Raw reads and alignment processing
For the 94 new sequences, the read quality was controlled at each step of the read processing pipeline with FastQC v.0.11.9 software54. We checked the purity and quality of the fastq read assignations with a home-made demultadapt.py script. This script eliminates forward reads having the wrong Tag sequence assigned to each individual during library preparation. The corresponding reverse reads were then re-associated with the forward reads with a home-made repairing.sh script. We removed sequencing adapters, low quality sequences and reads of <35 bp length with Cutadapt v. 3.155 using the following parameters: -O 5 -q 20 -m 35 -nextseq-trim 20. The -nextseq-trim parameter was used to correct optical errors due to Novaseq sequencing that could increase the proportion of G bases at the end of a sequencing cycle. The cleaned fastq reads of the 171 accessions from Abrouk et al.23 were downloaded from ENA with the enaGroupGet.py script.
We used bwa-mem2 v.2.2.156 for mapping of raw reads on the D. exilis reference genome23. The alignment was done with the -R and -M options to keep the read group IDs in the output files (.sam) and to mark supplementary reads as secondary. Output SAM files were sorted with the picard SortSam algorithm, which produced coordinate-sorted BAM files. We only kept and indexed properly paired reads using samtools v.1.1457 with the view and index algorithms. Alignment summaries were obtained with samtools flagstats and samtools depth. Accessions with a mean depth <1 (n = 16) were removed and not considered in the subsequent bioinformatics process.
SNP and genotype calling, filtering of SNPs and individuals
We used GATK v.4.2.6.158 to perform SNP and genotype calling. Duplicate reads were flagged with MarkDuplicates before calling the haplotypes by chromosome with the HaplotypeCaller run in GVCF mode. For each of the 18 chromosomes, we created a genomic database of the accessions with GenomicsDBImport. These databases were used as input for the joint-genotyping step with GenotypeGVCFs.
We removed indels and kept biallelic SNPs with gatk SelectVariants and VCFtools v.0.1.1659, respectively. We applied hard filters to the biallelic SNPs according to GATK guidelines by filtering SNPs with low (<500) and high (>14,000) depth summed across all samples. Clusters of three SNPs within 10 bp were removed and we also excluded SNPs flagged with the conditions following the GATK best practices: QD < 2.0, FS > 60.0, SOR > 3.0, MQ < 40.0, MQRankSum < −12.50, ReadPosRankSum < −8.0. We ended up with a filtered call set of 16,316,814 biallelic SNPs and 250 accessions.

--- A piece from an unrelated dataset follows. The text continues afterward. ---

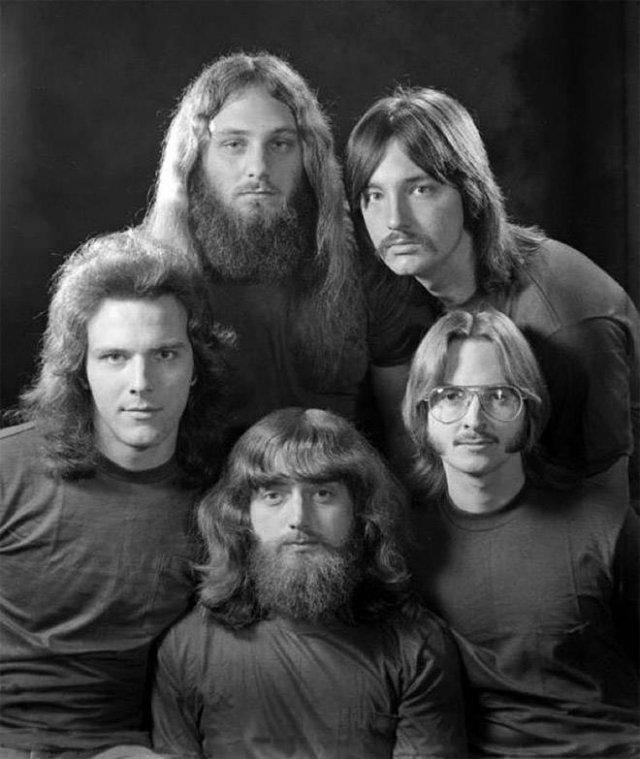 Men Hairstyles In 1970's
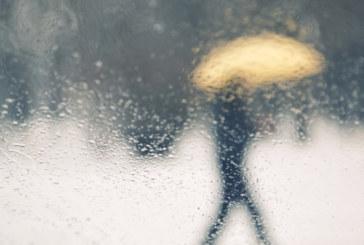 Времето се променя рязко в края на месеца, идват дъжд и сняг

We produced per-individual and per-locus missingness statistics with vcftools v.0.1.1659. We used vcftools—mindDP to mask genotypes with a <2 depth. Then we minimised the extent of missing data due to reference genome bias by filtering out SNPs that were missing in >5% of the individuals and kept individuals with missing data <0.40. We therefore ended up with 1,910,119 biallelic SNPs across 247 individuals. A stringent threshold for the missing rate per locus was set to minimise missing data by individuals and to focus mainly on SNPs shared by the four species, reflecting their ancient histories. However, to check consistency of our stringent threshold used for the per-locus missing rate, we generated two other SNP datasets with less stringent thresholds at 10% and 20%.
k-mer analysis
We used the k-mers approach to analyse genetic relationships without mapping bias. We generated a k-mers presence/absence table from cleaned fastq reads. We used the KMERS_GWAS step60 from the iKISS pipeline (https://forge.ird.fr/diade/iKISS) to convert reads into k-mers. We decomposed the reads of each individual into 31-sized k-mers. We filtered out k-mers that were not in canonised form (k-mers with reverse complements) in at least 20% of individuals. We also only kept k-mers with a minor allele count ≥ 2 and a minor allele frequency > 0.05. We generated a 1,000,000 k-mer presence/absence table and converted it with vcftools into a plink bed/ped file for population genomic analyses.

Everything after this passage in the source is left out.